Tuesday, February 12, 2008

About Paul Simon, Divorce and Cinderella

I am divorced, and I don't talk about it often. Going through it was difficult enough, so why rehash? The closest I have come to describing what I felt are the words of a Paul Simon song on "Graceland." It goes something like, "Losing love is like a window in your heart. Everybody sees you're torn apart. Everybody feels the wind blow." While it's been almost 10 years since my own experience, I'm always amazed that I still occasionally feel "the wind blow."

Sometimes I think about the decisions I have made and wonder if they were the right ones, even though my gut tells me they were. The circuitousness of those decisions seem incredibly random today. I left Florida in the middle of a divorce to take a job at a newspaper so I could avoid hearing the sound of that wind. I returned to Florida to work for an Internet startup whose first site was focused on, you guessed it, divorce. Funny the way the world works. I'd call it serendipidy, except that implies a mood that's lighter than the circumstances.

I've been reading a book called, "Eat, Pray, Love," by Elizabeth Gilbert, which is, for some odd reason, connected to the other thoughts rambling through my brain. The book begins with her, weeping on the floor of a bathroom as she realizes her marriage isn't working anymore. So she gets divorced and gives up everything familiar to spend the next year searching for some meaning to it all -- through Italy, India and Indonesia, all places that seem like fine destinations to find some meaning.

Over the weekend, while I was preparing for the wedding of a friend who -- for years -- swore she'd never find the right partner, I came across this passage in the book. It was toward the end and it struck me as a pearl... "I have fallen in love more times than I care to count with the highest potential of a man, rather than with the man himself, and then I have hung on to the relationship for a long time (sometimes far too long) waiting for the man to ascend to his own greatness. Many times in romance I have been a victim of my own optimism."

Given the number of conversations I've had with the site's sources and writers, media covering it and even the folks running it, the quote stuck with me. It made me wonder if this isn't the problem we all have. We want to believe the best about the people we love. But the truth is, they're human -- just like us. And sometimes that humanity isn't pretty or even fun. In fact, sometimes it's just dark and sad and incredibly exhausting.

But in the middle of that pain, we look for something meaningful, picking up and continuing down the road with no guarentee that we'll ever find it. Because the simple truth is that we want to be like Ms.
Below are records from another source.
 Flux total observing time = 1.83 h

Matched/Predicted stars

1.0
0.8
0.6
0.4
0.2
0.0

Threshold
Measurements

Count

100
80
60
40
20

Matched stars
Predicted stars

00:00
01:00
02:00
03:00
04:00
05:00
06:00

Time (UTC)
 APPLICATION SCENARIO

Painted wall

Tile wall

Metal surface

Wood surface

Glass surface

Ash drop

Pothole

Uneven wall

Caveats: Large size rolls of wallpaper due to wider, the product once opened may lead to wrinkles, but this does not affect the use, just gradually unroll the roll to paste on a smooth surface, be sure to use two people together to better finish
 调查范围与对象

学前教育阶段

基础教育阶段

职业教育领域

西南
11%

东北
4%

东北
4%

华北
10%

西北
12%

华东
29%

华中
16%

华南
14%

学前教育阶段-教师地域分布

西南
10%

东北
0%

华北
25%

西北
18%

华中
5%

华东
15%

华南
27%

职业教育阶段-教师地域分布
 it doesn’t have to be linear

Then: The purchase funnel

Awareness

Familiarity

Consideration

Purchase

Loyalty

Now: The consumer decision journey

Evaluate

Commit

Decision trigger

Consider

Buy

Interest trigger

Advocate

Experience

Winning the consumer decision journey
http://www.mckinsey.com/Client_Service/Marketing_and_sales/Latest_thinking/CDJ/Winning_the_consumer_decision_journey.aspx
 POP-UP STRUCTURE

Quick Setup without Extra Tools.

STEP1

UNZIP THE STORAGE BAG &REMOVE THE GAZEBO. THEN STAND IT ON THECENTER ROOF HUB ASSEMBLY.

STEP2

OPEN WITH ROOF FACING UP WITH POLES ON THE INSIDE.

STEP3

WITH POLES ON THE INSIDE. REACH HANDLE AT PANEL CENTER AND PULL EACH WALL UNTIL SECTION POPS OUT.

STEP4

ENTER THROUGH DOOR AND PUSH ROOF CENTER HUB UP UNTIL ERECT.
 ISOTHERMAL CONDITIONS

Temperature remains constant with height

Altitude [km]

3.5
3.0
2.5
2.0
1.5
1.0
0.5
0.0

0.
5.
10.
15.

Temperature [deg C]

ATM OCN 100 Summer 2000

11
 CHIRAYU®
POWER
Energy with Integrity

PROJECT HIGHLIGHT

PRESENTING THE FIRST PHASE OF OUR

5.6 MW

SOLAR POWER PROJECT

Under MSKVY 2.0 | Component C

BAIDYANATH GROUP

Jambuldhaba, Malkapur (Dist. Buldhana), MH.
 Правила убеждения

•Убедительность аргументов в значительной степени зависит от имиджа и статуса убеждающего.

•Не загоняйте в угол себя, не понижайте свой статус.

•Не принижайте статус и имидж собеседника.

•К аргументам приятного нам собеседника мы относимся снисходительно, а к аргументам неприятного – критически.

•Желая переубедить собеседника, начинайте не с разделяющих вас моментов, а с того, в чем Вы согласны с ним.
Gilbert, whose book has a Cinderella-type ending, or like my friend, who despite what she said for so many years, got married this weekend to a man who adores her -- and vice versa.

I guess the meaning is as simple or as complicated as we make it. We all want the glass to be half full -- half full of joy, of peace, of love -- for the short time we're here, because it really never is as long as we think it will be.

And isn't that really the meaning after all?